Source passage:

------------------------------

# newyork plumbers



## clarkplumber562 (May 9, 2010)

anyone from the bronx that knows a plumbing supply ran by old guys who specialize in old repair parts


----------



## Tommy plumber (Feb 19, 2010)

On occasion I purchase from Alfano Plumbing Parts. They're in Queens, NY.


----------



## Redwood (Sep 8, 2008)

Alfano and New York Replacement Parts are the only ones I know of...
But I'm not a local...

http://www.alfanoplumbingparts.com/

http://www.nyrpcorp.com/Default.asp

If I don't find the part there I know I'm in for a hard time....:thumbup:


----------



## clarkplumber562 (May 9, 2010)

thanks for the responses, the reason i asked is because here in st louis i have a supplier whos shopped with them for over 20 years and once he passes we have nobody else, so i need them directly


----------



## accobra88 (Nov 8, 2010)

------------------------------

Given records:
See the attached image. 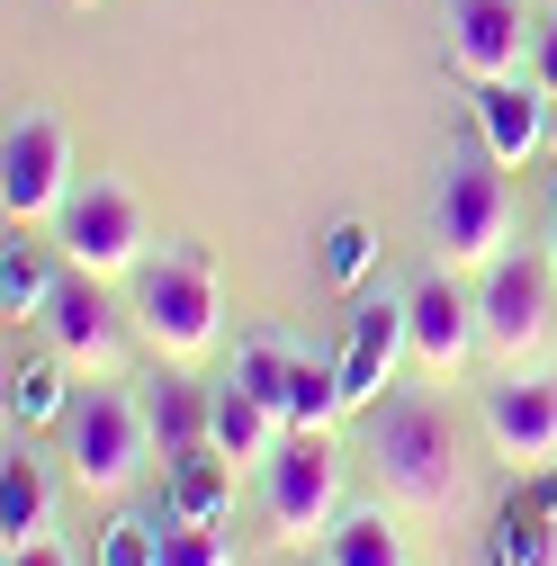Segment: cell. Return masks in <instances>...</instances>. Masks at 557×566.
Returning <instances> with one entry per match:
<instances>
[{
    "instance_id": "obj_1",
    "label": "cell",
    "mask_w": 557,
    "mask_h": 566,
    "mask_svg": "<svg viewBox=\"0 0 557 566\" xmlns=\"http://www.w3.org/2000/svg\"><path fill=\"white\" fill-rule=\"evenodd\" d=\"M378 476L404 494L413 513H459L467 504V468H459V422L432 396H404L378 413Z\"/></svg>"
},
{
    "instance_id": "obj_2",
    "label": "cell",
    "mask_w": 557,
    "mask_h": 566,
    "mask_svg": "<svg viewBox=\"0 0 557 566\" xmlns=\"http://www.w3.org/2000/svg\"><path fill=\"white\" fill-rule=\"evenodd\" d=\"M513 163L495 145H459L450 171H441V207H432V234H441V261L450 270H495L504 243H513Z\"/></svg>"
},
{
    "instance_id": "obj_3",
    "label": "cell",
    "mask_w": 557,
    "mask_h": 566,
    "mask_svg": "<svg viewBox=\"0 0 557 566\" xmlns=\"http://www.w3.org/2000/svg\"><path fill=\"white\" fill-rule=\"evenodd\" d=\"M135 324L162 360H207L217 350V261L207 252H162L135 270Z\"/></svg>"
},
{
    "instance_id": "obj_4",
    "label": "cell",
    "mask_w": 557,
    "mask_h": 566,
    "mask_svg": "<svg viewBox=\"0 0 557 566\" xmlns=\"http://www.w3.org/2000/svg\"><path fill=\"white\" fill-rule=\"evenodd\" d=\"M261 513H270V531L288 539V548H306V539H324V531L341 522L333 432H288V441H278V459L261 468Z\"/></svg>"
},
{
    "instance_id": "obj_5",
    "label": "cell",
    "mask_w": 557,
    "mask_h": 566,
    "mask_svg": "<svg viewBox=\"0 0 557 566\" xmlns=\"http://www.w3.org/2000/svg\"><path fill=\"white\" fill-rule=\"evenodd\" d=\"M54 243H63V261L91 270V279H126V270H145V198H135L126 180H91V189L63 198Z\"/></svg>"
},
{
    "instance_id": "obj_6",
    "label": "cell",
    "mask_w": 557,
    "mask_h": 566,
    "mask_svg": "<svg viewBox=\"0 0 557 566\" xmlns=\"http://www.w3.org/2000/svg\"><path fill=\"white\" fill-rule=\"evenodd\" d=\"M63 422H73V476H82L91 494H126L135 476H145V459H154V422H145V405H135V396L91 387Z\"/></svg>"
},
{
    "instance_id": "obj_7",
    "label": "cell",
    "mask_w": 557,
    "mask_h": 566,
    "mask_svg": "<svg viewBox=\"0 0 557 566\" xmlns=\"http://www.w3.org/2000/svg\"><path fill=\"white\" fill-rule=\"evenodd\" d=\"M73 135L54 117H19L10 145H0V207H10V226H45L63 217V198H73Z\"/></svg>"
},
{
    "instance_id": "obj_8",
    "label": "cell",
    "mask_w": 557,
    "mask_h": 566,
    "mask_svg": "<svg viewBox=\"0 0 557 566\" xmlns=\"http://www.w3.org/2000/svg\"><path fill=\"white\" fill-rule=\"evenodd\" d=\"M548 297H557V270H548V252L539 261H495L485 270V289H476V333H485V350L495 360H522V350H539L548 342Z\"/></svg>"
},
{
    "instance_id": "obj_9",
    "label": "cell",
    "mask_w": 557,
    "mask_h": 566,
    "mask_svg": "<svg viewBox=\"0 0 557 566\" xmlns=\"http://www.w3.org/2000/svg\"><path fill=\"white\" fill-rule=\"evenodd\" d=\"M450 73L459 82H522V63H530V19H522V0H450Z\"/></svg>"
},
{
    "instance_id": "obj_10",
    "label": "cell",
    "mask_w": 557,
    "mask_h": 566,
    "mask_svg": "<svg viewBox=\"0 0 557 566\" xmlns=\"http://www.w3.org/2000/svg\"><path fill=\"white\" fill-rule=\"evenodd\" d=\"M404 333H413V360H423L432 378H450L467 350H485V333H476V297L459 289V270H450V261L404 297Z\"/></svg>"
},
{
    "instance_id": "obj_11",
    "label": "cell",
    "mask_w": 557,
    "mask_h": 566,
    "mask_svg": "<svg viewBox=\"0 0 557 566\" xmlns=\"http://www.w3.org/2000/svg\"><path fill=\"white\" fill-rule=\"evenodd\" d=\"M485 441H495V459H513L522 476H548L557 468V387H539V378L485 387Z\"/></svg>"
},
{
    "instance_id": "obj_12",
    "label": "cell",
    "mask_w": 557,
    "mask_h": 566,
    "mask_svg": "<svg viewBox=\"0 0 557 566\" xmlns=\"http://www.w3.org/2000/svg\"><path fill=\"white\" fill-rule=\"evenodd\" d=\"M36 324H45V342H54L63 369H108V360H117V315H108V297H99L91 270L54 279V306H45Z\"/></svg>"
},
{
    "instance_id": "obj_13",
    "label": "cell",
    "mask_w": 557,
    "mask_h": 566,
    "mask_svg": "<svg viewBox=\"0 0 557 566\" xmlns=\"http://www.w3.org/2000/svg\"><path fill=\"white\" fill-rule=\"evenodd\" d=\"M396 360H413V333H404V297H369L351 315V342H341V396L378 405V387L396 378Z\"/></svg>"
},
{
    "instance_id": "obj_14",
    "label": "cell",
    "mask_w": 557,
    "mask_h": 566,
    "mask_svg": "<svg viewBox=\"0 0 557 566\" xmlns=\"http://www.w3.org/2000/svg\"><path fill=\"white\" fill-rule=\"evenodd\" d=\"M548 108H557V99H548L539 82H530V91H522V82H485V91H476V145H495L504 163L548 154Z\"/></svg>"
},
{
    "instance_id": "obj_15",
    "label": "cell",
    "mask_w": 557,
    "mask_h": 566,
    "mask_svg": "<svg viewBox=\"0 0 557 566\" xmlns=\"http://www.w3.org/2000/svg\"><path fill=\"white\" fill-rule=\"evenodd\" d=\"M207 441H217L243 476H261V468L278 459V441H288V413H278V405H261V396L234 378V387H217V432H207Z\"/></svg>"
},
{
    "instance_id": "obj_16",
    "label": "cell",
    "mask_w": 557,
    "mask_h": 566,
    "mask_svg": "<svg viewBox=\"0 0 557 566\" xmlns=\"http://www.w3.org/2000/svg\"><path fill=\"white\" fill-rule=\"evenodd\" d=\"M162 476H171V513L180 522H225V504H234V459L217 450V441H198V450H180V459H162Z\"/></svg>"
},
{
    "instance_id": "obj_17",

------------------------------

What to work on:
[A] Write out again, word for word, everything in the plumbing-supply thread from "On occasion I" down to "I know of...".
[B] Carry on the forum thread about New York plumbing parts suppliers from the point where it stops.

The results:
[A]
On occasion I purchase from Alfano Plumbing Parts. They're in Queens, NY.


----------



## Redwood (Sep 8, 2008)

Alfano and New York Replacement Parts are the only ones I know of...

[B]
I worked NYC for many years and aprox 20 min north. What parts are you refering to .. that you might need. There are other suppliers depneding ?

Ron


----------



## 130 PLUMBER (Oct 22, 2009)

These guys are not from New York but more than likely they should have what you need!!!! 


http://thefaucetshop.com/


----------



## Hillside (Jan 22, 2010)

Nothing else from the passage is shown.